Zadania do wykonania:
a. Odpowiedz na pytania do tekstu o referendum i Lasach Państwowych:
(i) Kto według przytoczonego art. 4 ustawy o lasach zarządza lasami stanowiącymi własność Skarbu Państwa?
(ii) Które słowo z tego artykułu zostało w tekście podkreślone jako kluczowe dla zrozumienia pytania referendalnego?
(iii) Co Dyrektor Generalny ustala w trzecim punkcie § 8 ust. 1 Statutu?
b. Jak w dwóch zdaniach streścić tekst o referendum i Lasach Państwowych?

Żeby było jasne - uważałem rozpisanie wrześniowego referendum za poważny błąd prezydenta Komorowskiego, za który - i kilka innych jeszcze - ukarany został odsunięciem ze stanowiska. Jeśli byłoby to możliwe, to oczekiwałbym raczej odwołania niepotrzebnego referendum niż obwoływania nowego, w tym wyjątkowo niebezpiecznego dla stanu finansów państwowych pytania o obniżeniu wieku emerytalnego, czy tego boleśnie populistycznego o wieku rozpoczęcia szkoły.

No, ale je jestem przybyszem z zuepłnie innego wymiaru i polskość praktyczna nieustająco mnie zaskakuje, i nie są to niespodzianki przyjemne.

Owszem, jestem zwolenikiem stopniowej, rozłożonej na dziesięciolecia, zorganizowanej prywatyzacji lasów państwowych, Uważam, że własność prywatna, ograniczona i określona egzekwowanym prawem o lasach lepiej zajęłaby się gospodarowaniem. Ale nie za cenę tanich zagrywek, drwin z prawa i drwin z wyborców oraz ponurych żarcików z zasad funkcjonowania państwa. To nie przystoi.

Jestem za odrzuceniem przez Senat, w imię godności Rzeczypospolitej, prezydenckiej propozycji referendum.

Poniżej podaję odpowiednie wyjątki z Ustawy o lasach  i Statutu:

Ustawa o lasach Art. 4:

1. Lasami stanowiącymi własność Skarbu Państwa zarządza Państwowe Gospodarstwo Leśne Lasy Państwowe, zwane dalej „Lasami Państwowymi”

/.../

3. W ramach sprawowanego zarządu Lasy Państwowe prowadzą gospodarkę leśną, gospodarują gruntami i innymi nieruchomościami oraz ruchomościami związanymi z gospodarką leśną, a także prowadzą ewidencję majątku Skarbu Państwa oraz ustalają jego wartość.

Podkreślam słowo zarządza, bo jest ono kluczowe dla zrozumienia pytania referendalnego. Zarządza, a więc nie ma uprawnień właścicielskich

Poniżej uprawnienia Dyrektora Generalnego PGL LP według Statutu. Proszę zauważyć brak jakichkolwiek uprawnień w zakresie zmian własnościowych lasów państwowych:

§ 8.  

1. Dyrektor Generalny ustala w szczególności:

1. szczegółowe zasady prowadzenia gospodarki leśnej w lasach zarządzanych przez Lasy Państwowe,

2. zasady sporządzania i realizacji planów gospodarczo-finansowych Lasów Państwowych,

3. zasady prowadzenia rachunkowości w Lasach Państwowych.

Dostarczony materiał:
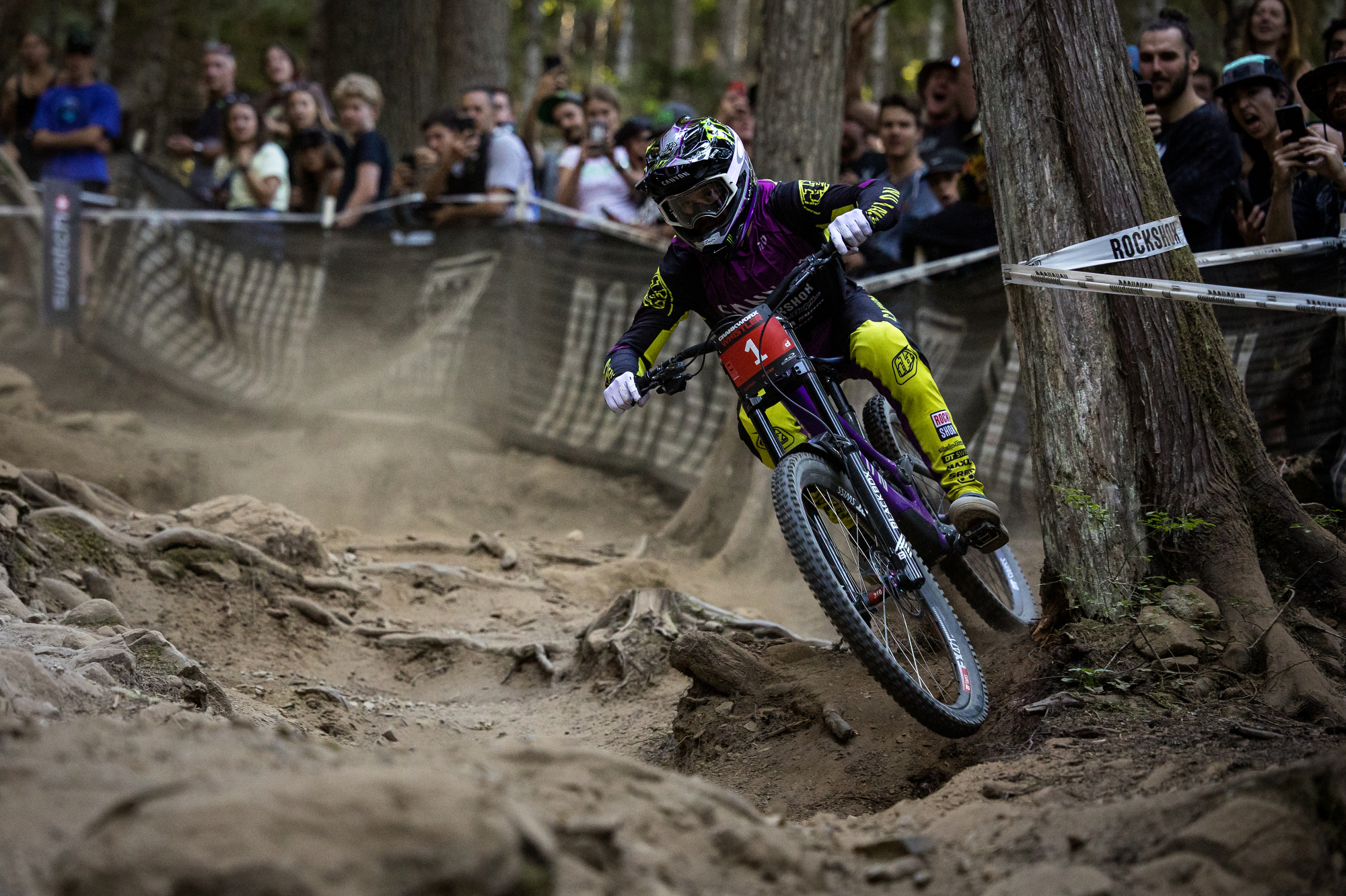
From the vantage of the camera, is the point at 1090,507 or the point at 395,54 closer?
the point at 1090,507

Odpowiedzi:
a.
(i) Państwowe Gospodarstwo Leśne Lasy Państwowe, zwane dalej „Lasami Państwowymi”.
(ii) „Zarządza”.
(iii) Zasady prowadzenia rachunkowości w Lasach Państwowych.

b. Tekst uznaje wrześniowe referendum rozpisane przez prezydenta Komorowskiego za poważny błąd i opowiada się za odrzuceniem przez Senat prezydenckiej propozycji referendum, choć popiera stopniową prywatyzację lasów państwowych. Przytoczone przepisy Ustawy o lasach i Statutu wskazują, że Lasy Państwowe jedynie zarządzają lasami Skarbu Państwa, bez uprawnień właścicielskich, a Dyrektor Generalny nie ma żadnych uprawnień do zmian własnościowych.